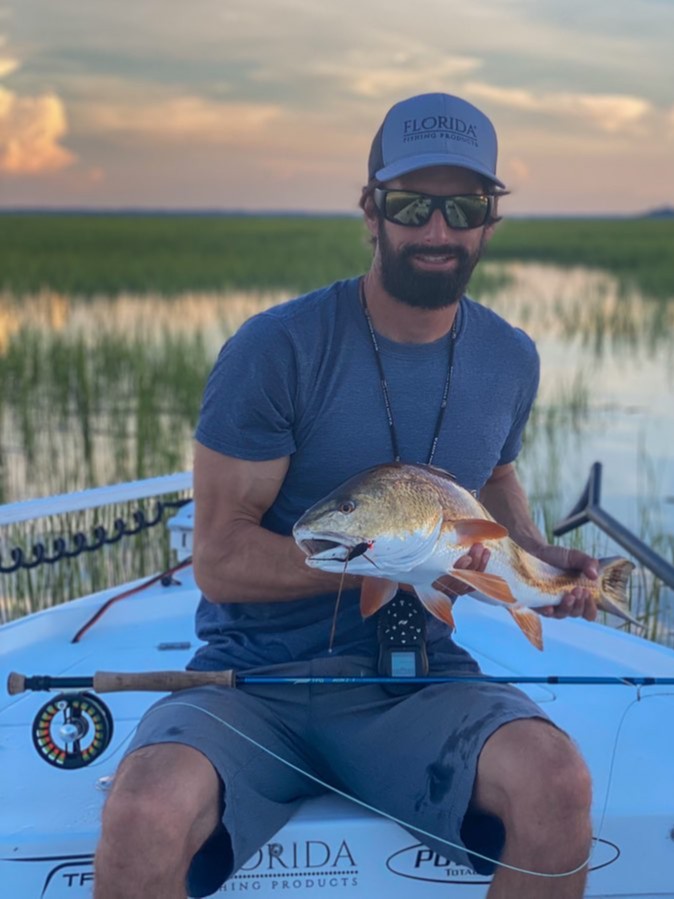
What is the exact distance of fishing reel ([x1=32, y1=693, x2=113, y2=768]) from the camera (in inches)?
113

☆ ☆ ☆ ☆

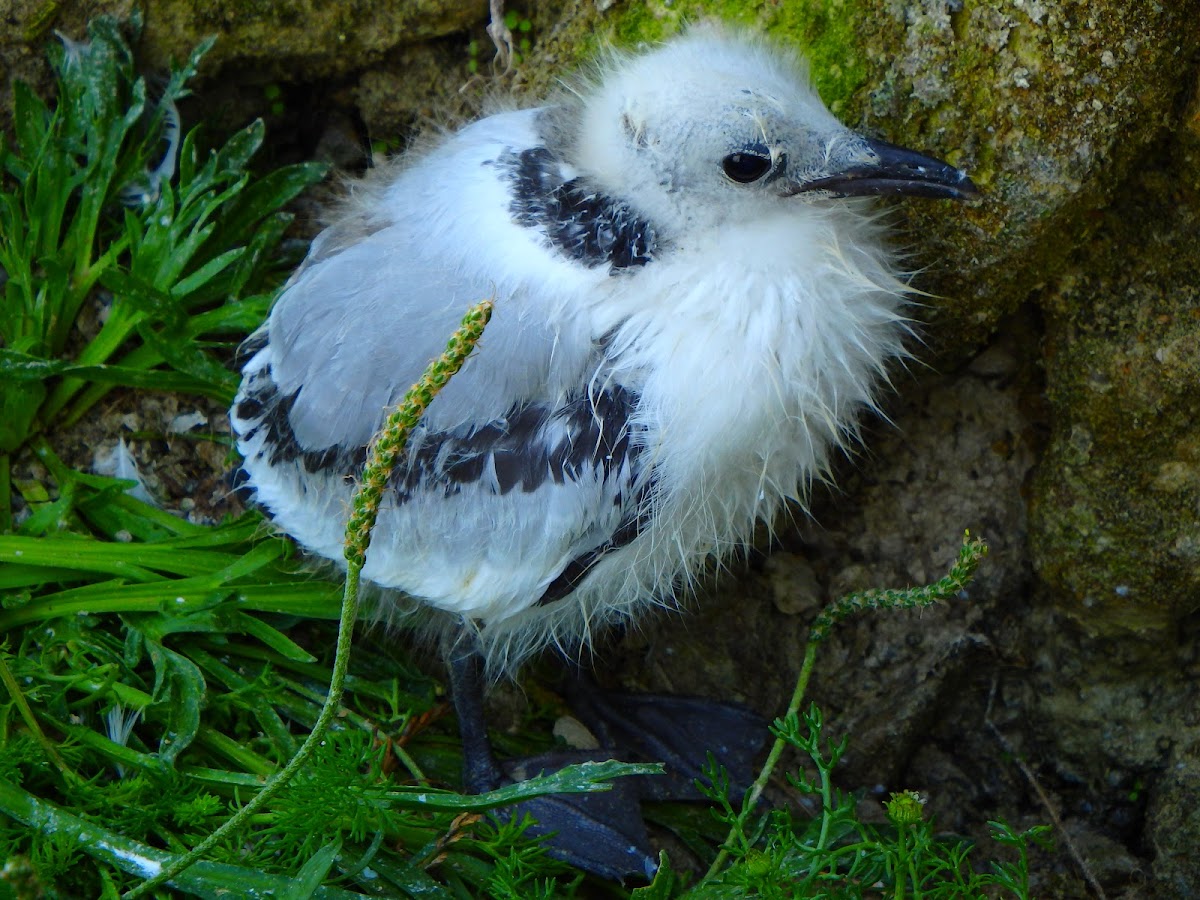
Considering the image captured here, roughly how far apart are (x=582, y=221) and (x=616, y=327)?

☆ ☆ ☆ ☆

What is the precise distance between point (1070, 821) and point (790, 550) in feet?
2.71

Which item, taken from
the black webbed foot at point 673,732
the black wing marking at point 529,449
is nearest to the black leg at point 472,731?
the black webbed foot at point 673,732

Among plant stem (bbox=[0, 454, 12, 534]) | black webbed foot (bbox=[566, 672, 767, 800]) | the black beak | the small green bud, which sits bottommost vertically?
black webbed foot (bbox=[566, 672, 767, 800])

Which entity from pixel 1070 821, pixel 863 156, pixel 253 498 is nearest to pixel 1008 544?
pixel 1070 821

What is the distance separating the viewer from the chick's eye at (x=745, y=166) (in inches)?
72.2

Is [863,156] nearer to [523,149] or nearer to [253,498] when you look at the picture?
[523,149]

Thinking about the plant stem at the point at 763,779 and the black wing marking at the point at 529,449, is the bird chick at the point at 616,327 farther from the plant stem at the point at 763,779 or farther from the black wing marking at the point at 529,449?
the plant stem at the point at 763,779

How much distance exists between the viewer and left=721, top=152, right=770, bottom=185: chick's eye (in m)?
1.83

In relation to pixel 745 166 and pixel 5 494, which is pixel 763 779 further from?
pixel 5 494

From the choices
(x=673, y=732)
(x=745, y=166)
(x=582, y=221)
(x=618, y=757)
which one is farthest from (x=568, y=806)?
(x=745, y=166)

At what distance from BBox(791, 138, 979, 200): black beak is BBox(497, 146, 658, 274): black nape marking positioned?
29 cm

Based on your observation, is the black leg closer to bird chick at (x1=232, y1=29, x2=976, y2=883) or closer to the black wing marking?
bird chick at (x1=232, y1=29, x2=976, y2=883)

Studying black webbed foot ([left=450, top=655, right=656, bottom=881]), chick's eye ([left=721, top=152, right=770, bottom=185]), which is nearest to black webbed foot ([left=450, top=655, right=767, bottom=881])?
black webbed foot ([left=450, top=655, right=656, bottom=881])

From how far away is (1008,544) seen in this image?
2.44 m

☆ ☆ ☆ ☆

From the material above, select every line that contains the word "left". Matching is case-sensitive.

[Worked answer]:
How much distance exists between the viewer and left=721, top=152, right=770, bottom=185: chick's eye (in m)?
Studying black webbed foot ([left=450, top=655, right=656, bottom=881]), chick's eye ([left=721, top=152, right=770, bottom=185]), which is nearest to black webbed foot ([left=450, top=655, right=767, bottom=881])?
black webbed foot ([left=450, top=655, right=656, bottom=881])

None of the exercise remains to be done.